◆ ABOUT THIS TASK ◆
Take the line with "Product image for" and every line after it in the entries below, and set them down exactly, without any pictures.

------ RAW DATA

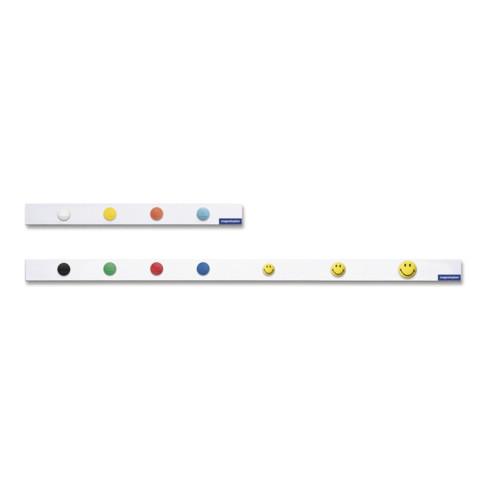 Magnetleiste L.1000xB.50mm weiß selbstklebend MAGNETOPLAN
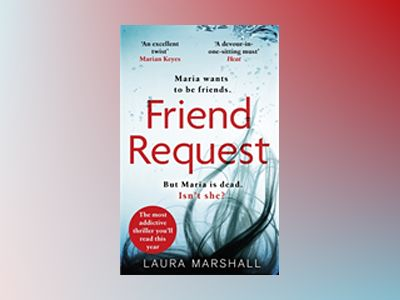 Friend Request av Laura Marshall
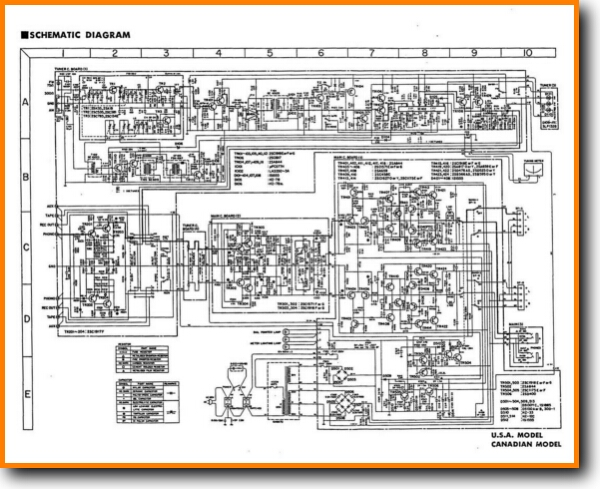 Yamaha CR-420 Solid State Amp Receiver - On Demand PDF Download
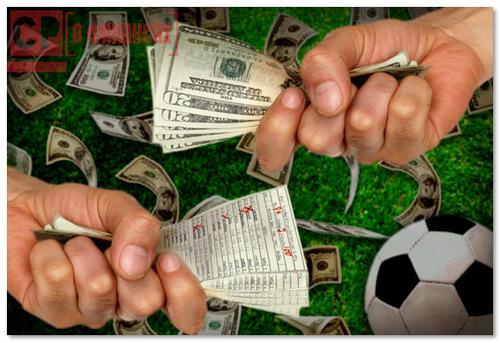 Какие существуют ставки на спорт с повышенной проходимостью.Как научиться зарабатывать на спортивных пари.Полезные советы от капперов.Примеры проходных ставок .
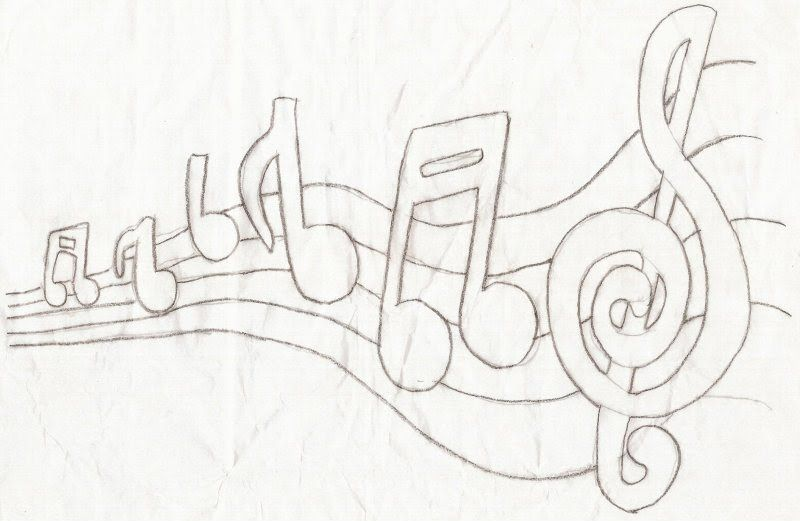 Notas Musicais Patchwork Nota Musical Desenho E Riscos Para Pintura
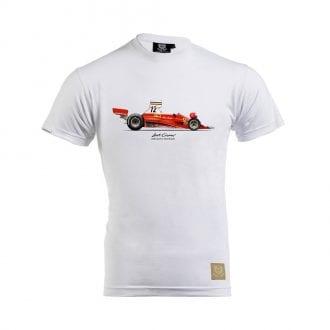 Product image for Iconic Cloth Ferrari 312T T-Shirt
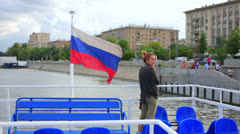 Female tourist on boat trip, moscow Stock Footage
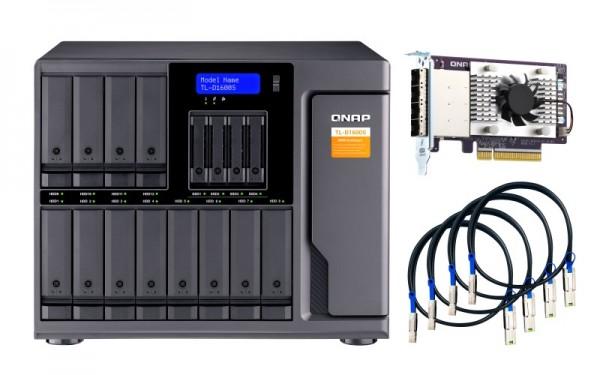 QNAP TL-D1600S 16-Bay 60TB Bundle mit 6x 10TB Gold WD102KRYZ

------------

◆ EXERCISE RESPONSE ◆
 Product image for Iconic Cloth Ferrari 312T T-Shirt
 Female tourist on boat trip, moscow Stock Footage
 QNAP TL-D1600S 16-Bay 60TB Bundle mit 6x 10TB Gold WD102KRYZ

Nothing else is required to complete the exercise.